Tuesday, February 8, 2011

Brian Jacques Dies

Children's author Brian Jacques passed away over the weekend:
A former merchant sailor whose children's books sold millions worldwide has died aged 71.

Brian Jacques' Redwall series of books were translated into 29 languages and sold 20m globally.

He first wrote the series, set in an abbey populated by animals, for children at the Royal Wavertree School for the Blind in Liverpool.

When Rachel was still in elementary school, she came home one afternoon to excitedly tell me Brian Jacques was making a personal appearance at a local bookstore. Rachel had never heard of Mr. Jacques before that afternoon - I had only a passing acquaintance of his work - but her English teacher had told her how great his books were and that if she had a chance, she ought to go see him. I was early into my stay-at-home-Dad career so we had that chance and off we went.

By the time we got to the bookstore, a small crowd had already gathered. Knowing how these things are supposed to work, I bought a volume for Mr. Jacques to autograph for Rachel and we got in the lengthy line. Things moved along quite well - we were told that for the sake of efficiency, Mr. Jacques could not personalize his autographs and because of laryngitis he wouldn't be able to speak much, if at all. Cynical Dad saw this as a ploy to keep the fans moving through the line and the purchasing of books unheeded but by the time it was our turn, Mr. Jacques was quite charming. He made a subtle show of being taken in by Rachel's fresh-faced looks and he asked her her name in a hoarse whisper (Take that cynical Dad!). He leaned close to her, repeated her name in a low growl, rolling his r's and dragging out the last syllable in his Liverpudlian accent. Rachel smiled, he smiled back, signed, her book, and gave her a nod, his eyes twinkling. Rachel was enraptured, even though until a few hours before, she had no idea who this man was. And it didn't hurt that he looked a whole lot like Grandpop Pete:

Rachel has never been the most rabid reader in the world and I don't think she ever got past the volume we bought that day but Mr. Jacques gave her, and me, a warm memory of an afternoon with an author who took just a few seconds from his book tour to acknowledge a new fan.

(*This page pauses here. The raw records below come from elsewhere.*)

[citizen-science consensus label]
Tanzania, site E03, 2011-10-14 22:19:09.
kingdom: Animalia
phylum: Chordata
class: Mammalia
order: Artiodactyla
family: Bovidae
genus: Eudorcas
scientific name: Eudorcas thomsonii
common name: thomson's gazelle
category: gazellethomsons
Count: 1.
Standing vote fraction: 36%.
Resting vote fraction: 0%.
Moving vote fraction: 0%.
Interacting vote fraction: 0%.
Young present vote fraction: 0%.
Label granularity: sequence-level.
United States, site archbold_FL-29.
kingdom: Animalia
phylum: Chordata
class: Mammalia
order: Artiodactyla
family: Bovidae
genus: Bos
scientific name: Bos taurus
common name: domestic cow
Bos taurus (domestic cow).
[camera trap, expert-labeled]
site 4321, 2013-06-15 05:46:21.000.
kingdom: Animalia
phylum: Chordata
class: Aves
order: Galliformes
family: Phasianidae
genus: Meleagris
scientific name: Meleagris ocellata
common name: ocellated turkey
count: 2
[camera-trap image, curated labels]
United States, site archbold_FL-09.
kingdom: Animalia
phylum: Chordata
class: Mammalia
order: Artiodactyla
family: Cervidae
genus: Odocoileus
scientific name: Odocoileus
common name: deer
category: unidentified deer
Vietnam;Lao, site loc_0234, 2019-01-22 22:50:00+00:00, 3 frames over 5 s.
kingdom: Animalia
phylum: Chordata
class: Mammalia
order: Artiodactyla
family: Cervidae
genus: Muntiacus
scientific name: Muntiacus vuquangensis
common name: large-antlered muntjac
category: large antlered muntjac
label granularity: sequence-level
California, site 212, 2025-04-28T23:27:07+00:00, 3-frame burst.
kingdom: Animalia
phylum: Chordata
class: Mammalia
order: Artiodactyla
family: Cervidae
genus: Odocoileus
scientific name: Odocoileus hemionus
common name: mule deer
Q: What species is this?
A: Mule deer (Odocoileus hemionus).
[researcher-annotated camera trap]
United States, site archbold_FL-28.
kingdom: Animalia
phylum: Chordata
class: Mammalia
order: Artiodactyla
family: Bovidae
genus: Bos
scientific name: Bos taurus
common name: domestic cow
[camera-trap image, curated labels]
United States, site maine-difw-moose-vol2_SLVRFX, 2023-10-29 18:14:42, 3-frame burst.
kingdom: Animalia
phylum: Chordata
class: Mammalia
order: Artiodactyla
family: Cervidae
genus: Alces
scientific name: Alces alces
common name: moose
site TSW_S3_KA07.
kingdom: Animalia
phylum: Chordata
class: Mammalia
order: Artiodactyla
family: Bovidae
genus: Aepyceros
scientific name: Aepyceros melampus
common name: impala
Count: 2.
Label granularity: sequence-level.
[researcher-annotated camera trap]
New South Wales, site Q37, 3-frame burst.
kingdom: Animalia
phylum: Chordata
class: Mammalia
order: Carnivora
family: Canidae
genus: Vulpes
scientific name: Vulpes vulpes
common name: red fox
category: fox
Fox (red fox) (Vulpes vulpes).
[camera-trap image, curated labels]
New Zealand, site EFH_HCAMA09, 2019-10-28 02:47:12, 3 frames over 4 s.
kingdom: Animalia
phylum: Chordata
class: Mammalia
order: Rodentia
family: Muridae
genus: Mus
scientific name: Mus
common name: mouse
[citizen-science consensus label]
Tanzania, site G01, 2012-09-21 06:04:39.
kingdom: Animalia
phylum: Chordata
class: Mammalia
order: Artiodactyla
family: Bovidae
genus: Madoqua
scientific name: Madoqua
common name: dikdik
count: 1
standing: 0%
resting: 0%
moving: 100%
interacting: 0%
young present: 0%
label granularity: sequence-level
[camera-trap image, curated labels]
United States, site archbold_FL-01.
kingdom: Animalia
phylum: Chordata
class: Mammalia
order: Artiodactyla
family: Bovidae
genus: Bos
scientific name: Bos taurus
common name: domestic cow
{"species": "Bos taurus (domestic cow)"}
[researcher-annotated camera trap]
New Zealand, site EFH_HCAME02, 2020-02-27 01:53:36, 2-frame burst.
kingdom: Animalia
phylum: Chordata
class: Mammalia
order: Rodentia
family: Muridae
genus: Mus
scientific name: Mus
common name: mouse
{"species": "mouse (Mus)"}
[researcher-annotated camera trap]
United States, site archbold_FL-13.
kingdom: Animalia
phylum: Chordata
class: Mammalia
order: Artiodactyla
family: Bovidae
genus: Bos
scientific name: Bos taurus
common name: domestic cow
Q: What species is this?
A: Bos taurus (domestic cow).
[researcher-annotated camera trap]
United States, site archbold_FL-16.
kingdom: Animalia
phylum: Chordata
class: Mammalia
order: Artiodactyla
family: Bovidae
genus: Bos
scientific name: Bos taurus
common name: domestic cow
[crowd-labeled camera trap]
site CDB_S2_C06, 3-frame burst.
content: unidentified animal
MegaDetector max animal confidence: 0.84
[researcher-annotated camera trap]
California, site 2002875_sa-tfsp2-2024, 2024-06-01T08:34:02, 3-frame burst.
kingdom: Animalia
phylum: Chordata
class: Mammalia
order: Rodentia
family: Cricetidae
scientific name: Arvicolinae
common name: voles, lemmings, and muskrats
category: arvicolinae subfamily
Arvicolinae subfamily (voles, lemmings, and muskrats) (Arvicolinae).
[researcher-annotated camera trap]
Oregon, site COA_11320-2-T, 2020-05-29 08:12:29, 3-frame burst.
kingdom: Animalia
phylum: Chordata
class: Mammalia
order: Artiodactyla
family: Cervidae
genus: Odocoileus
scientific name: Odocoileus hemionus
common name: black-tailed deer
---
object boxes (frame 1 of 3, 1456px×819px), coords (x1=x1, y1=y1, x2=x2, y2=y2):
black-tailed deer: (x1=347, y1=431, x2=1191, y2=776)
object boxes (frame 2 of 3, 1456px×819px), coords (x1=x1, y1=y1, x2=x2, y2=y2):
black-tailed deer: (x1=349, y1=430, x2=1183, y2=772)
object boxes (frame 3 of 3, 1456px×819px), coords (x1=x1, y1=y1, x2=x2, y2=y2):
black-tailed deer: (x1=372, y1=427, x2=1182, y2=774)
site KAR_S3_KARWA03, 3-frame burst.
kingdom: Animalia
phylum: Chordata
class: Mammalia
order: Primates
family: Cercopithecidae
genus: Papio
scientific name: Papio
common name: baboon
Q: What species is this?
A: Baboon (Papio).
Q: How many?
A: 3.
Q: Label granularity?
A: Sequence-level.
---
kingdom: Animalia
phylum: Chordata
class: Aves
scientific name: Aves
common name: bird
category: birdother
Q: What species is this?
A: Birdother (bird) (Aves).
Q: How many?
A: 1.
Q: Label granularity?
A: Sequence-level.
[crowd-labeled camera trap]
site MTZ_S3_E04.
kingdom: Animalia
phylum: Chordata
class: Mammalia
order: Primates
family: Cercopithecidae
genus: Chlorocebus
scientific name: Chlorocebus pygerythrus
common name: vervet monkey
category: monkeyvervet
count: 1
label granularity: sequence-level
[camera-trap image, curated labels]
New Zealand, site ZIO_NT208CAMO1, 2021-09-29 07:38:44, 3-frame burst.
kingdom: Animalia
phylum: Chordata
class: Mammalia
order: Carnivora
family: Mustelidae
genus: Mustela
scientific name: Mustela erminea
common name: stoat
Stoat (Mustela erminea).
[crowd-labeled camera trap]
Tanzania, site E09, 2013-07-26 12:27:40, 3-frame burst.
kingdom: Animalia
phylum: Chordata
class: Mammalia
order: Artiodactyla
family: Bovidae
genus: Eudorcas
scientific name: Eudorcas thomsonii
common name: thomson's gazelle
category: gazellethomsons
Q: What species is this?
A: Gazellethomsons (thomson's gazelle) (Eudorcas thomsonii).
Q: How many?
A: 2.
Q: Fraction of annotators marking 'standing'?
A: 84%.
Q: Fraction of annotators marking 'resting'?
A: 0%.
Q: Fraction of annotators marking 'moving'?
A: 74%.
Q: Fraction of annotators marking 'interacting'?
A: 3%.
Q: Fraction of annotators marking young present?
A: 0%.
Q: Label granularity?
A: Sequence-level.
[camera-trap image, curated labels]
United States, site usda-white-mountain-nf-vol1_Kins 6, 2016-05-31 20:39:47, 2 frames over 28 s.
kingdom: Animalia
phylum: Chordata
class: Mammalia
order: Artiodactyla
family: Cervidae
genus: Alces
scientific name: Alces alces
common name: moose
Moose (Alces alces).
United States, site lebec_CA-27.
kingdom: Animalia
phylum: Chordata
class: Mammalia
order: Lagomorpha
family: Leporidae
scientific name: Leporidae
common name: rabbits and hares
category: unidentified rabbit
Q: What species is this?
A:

I thank him for it.

Flash forward to a few years later and Emily became of reading age. She picked up the volume from that afternoon and was instantly hooked. And, as is her habit, once she gets her reading meathooks into a series, she has to read them all, and in order. And so began a literary love affair for Emily as she marched her way from one end of Mr. Jacques ouvre to another. I remembered the time when books enraptured me, when I could get lost in their worlds and not become overly aware of what the author was trying to do. Mr. Jacques gave Emily quite a reading experience and I thank him for that, too.

In this digital world, it's rare that good writers come along and create a body of work that will last. Though I've never read any of his books, from personal experience and reports from the field, he managed to do just that.